Sher Shah: The most popular car parts market is undoubtedly Sher Shah in SITE. You will find everything there from radiators to tyres and even whole engines. Unfortunately, many (if not most) of the parts are rumoured to be stolen – shop owners will tell you that they only sell genuine parts, but a little prodding will reveal their origins.

Tibet Centre: Located on Preedy Street in Saddar, the area is also known as Plaza and has some of Karachi’s worst traffic as well as shop owners who will not stop trying to convince you that your car needs more work that what you are there for. But if you can brave the madness, Tibet Centre has some of the best deals; a used backlight for a Suzuki Alto will set you back Rs 900 (Rs 600 if you haggle) and side view mirrors for a Cultus cost about Rs 5,000-6,000 – significantly less than what you would pay in Gulshan or Gizri.
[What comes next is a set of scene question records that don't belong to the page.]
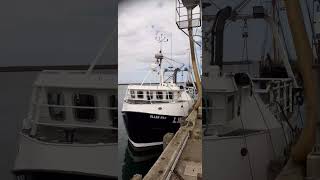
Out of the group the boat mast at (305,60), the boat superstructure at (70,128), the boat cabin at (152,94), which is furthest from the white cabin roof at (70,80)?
the boat mast at (305,60)

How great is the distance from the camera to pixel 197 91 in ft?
4.54

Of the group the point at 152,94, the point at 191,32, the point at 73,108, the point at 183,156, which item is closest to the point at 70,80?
the point at 73,108

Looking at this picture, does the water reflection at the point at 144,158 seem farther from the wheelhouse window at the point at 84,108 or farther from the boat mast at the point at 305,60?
the boat mast at the point at 305,60

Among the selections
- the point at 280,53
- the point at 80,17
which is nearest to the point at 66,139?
the point at 80,17

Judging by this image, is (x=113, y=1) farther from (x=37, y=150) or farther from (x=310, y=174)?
(x=310, y=174)

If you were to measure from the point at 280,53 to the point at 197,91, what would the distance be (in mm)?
369

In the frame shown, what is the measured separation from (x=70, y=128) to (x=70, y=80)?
13 cm

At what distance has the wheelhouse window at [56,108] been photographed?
801 millimetres

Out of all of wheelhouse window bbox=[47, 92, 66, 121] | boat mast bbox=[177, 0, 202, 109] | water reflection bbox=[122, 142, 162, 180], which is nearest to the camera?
Answer: wheelhouse window bbox=[47, 92, 66, 121]

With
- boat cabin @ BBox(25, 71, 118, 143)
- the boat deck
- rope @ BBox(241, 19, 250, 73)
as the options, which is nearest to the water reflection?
the boat deck

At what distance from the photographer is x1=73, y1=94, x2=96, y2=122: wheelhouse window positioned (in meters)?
0.82

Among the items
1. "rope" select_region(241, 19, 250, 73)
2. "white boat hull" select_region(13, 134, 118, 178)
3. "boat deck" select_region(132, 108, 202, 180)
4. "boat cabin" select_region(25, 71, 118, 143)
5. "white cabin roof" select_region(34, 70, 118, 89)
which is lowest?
"boat deck" select_region(132, 108, 202, 180)

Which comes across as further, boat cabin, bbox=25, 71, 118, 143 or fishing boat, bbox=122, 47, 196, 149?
fishing boat, bbox=122, 47, 196, 149

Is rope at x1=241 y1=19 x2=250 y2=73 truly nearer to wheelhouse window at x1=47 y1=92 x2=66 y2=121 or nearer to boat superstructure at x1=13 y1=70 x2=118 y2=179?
boat superstructure at x1=13 y1=70 x2=118 y2=179
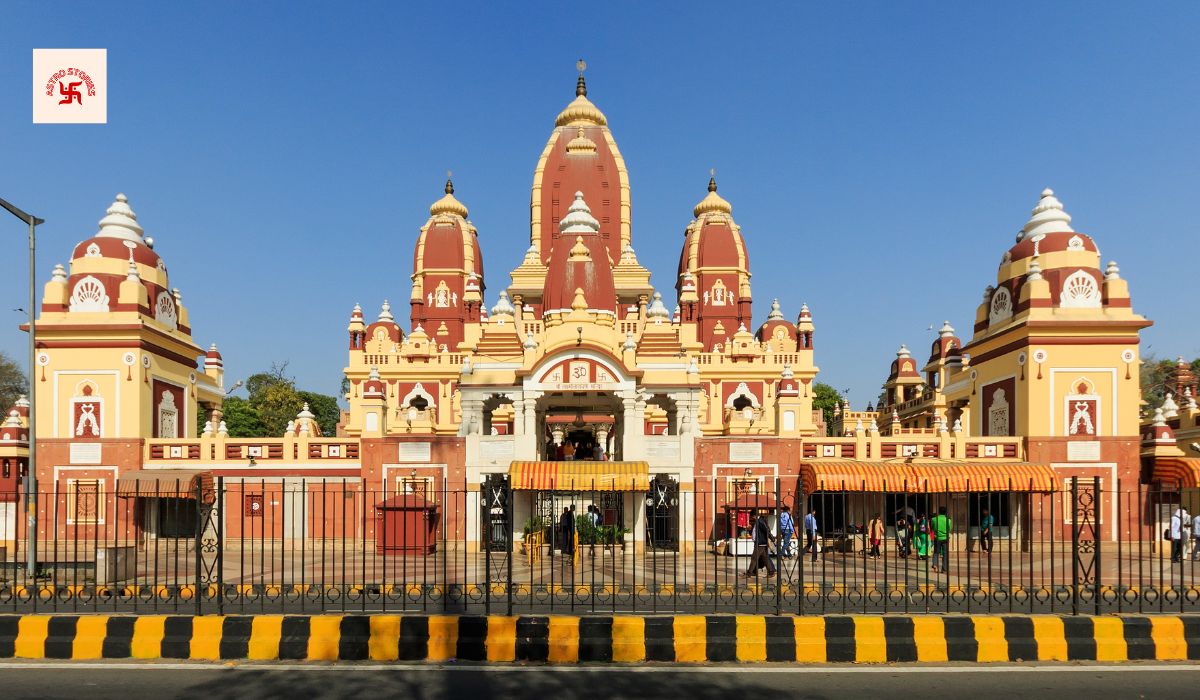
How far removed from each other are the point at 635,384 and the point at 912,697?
14.9 metres

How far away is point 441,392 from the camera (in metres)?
37.9

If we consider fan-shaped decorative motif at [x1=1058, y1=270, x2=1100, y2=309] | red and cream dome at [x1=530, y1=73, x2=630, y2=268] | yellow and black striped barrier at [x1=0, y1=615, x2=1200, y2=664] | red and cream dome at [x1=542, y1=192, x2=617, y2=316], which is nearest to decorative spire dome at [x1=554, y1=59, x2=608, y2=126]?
red and cream dome at [x1=530, y1=73, x2=630, y2=268]

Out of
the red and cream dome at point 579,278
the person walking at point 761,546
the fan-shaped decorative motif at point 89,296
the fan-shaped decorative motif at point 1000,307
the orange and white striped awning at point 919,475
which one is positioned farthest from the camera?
→ the red and cream dome at point 579,278

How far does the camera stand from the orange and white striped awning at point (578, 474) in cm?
2100

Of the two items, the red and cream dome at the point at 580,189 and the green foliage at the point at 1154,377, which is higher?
the red and cream dome at the point at 580,189

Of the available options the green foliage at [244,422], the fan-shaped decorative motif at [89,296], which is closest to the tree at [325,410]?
the green foliage at [244,422]

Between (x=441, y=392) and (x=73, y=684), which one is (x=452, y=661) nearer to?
(x=73, y=684)

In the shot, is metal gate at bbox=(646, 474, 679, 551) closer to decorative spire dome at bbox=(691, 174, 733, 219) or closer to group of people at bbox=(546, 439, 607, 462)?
group of people at bbox=(546, 439, 607, 462)

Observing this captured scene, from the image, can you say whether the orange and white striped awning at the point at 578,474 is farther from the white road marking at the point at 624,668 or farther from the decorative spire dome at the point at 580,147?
the decorative spire dome at the point at 580,147

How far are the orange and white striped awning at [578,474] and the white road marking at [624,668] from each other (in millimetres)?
10901

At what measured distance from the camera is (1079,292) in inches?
1001

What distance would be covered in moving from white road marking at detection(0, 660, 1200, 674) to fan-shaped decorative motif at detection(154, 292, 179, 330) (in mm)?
19946

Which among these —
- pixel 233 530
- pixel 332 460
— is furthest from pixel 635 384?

Tariq Road: Located behind dupatta galli is one of the oldest parts markets in the city. Initially, it catered only to minor car repairs, but the market has grown into a veritable bazaar, with 50 to 70 shops crammed into narrow lanes, offering car parts as well as services such as electrical patch ups, denting, painting, and air conditioner installations. You can get an entire Toyota Corolla shower-painted there for approximately Rs 40,000.

Allahwali Chorangi: Behind the McDonalds on Tariq Road is another market that has been around for the last 15 years. The focus there is not on internal car machinery but local and imported car accessories such as wipers, windshields, LCDs, seat covers, stereo systems, anti-theft devices as well as some of the best looking tyres and rims. The deals here may not be as good as those on Preedy Street or Sher Shah, but with fewer parking hassles and less noise, the convenience there is priceless.